### Activity
Copy all the data exactly, except the pictures.

───── Dataset excerpts ─────

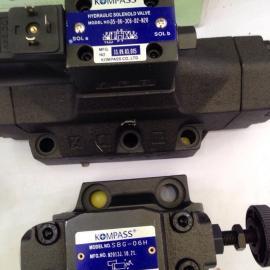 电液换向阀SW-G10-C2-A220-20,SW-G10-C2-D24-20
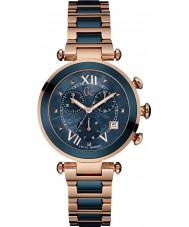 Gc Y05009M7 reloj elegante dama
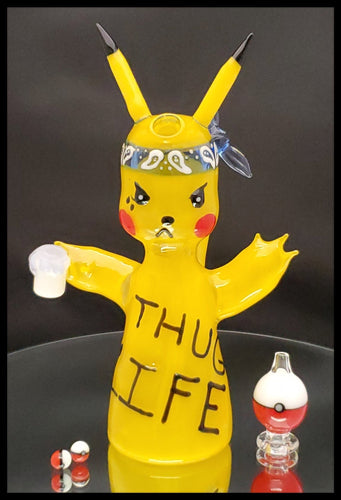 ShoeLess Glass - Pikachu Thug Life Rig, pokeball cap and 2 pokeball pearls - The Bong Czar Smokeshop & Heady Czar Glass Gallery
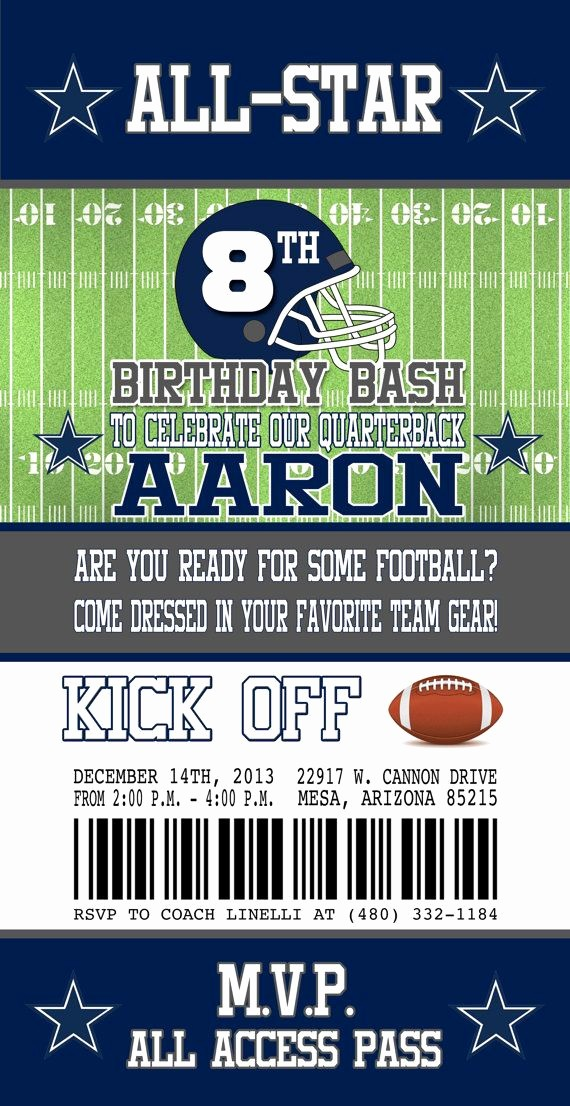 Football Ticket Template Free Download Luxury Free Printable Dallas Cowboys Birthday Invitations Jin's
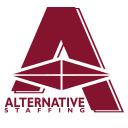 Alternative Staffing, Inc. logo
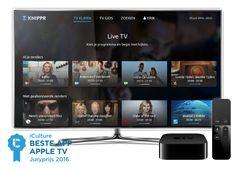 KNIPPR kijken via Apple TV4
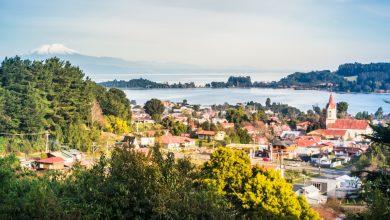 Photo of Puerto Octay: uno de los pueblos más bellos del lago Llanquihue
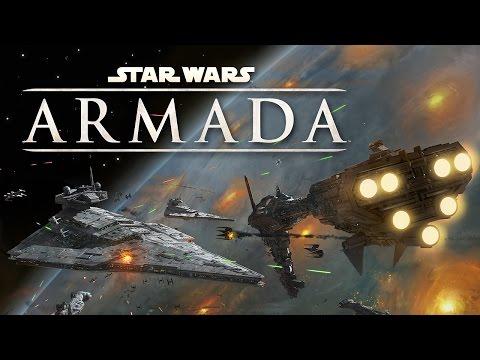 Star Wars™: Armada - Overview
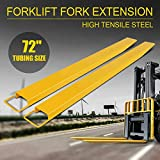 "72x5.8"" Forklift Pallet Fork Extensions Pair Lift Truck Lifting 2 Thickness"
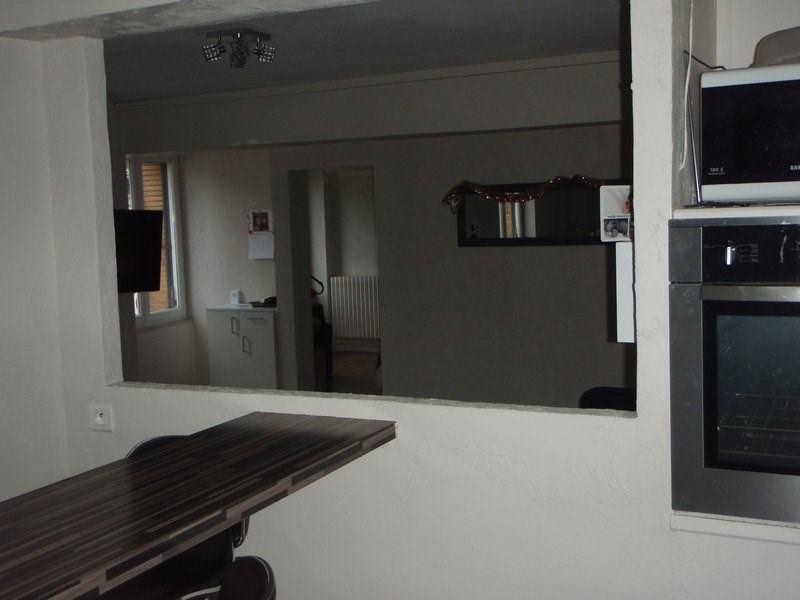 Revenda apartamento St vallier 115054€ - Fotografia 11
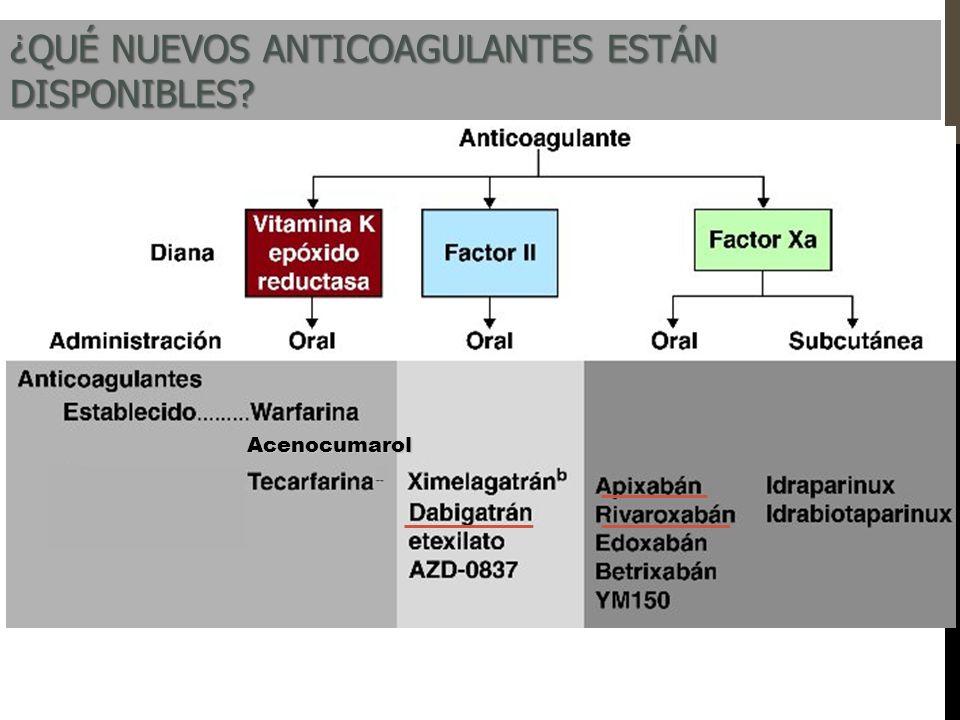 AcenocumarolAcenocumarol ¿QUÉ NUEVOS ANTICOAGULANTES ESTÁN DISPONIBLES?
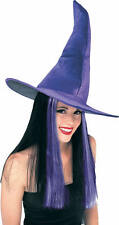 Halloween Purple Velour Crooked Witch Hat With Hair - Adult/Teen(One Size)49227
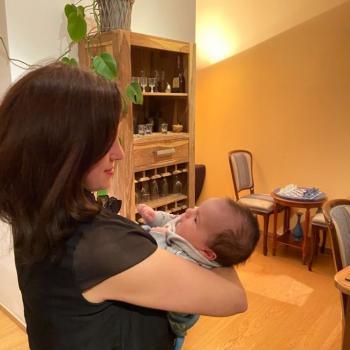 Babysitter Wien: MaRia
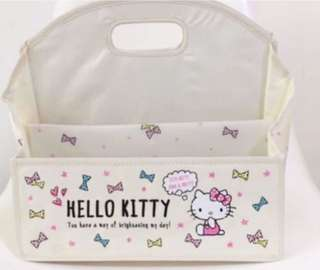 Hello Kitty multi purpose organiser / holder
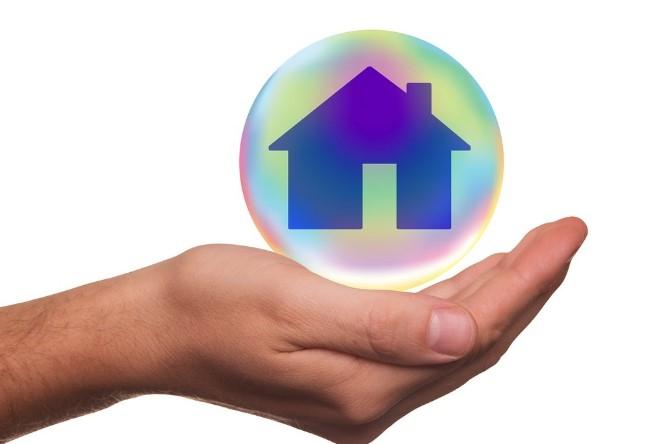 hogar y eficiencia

─────

### Task result
 电液换向阀SW-G10-C2-A220-20,SW-G10-C2-D24-20
 Gc Y05009M7 reloj elegante dama
 ShoeLess Glass - Pikachu Thug Life Rig, pokeball cap and 2 pokeball pearls - The Bong Czar Smokeshop & Heady Czar Glass Gallery
 Football Ticket Template Free Download Luxury Free Printable Dallas Cowboys Birthday Invitations Jin's
 Alternative Staffing, Inc. logo
 KNIPPR kijken via Apple TV4
 Photo of Puerto Octay: uno de los pueblos más bellos del lago Llanquihue
 Star Wars™: Armada - Overview
 "72x5.8"" Forklift Pallet Fork Extensions Pair Lift Truck Lifting 2 Thickness"
 Revenda apartamento St vallier 115054€ - Fotografia 11
 AcenocumarolAcenocumarol ¿QUÉ NUEVOS ANTICOAGULANTES ESTÁN DISPONIBLES?
 Halloween Purple Velour Crooked Witch Hat With Hair - Adult/Teen(One Size)49227
 Babysitter Wien: MaRia
 Hello Kitty multi purpose organiser / holder
 hogar y eficiencia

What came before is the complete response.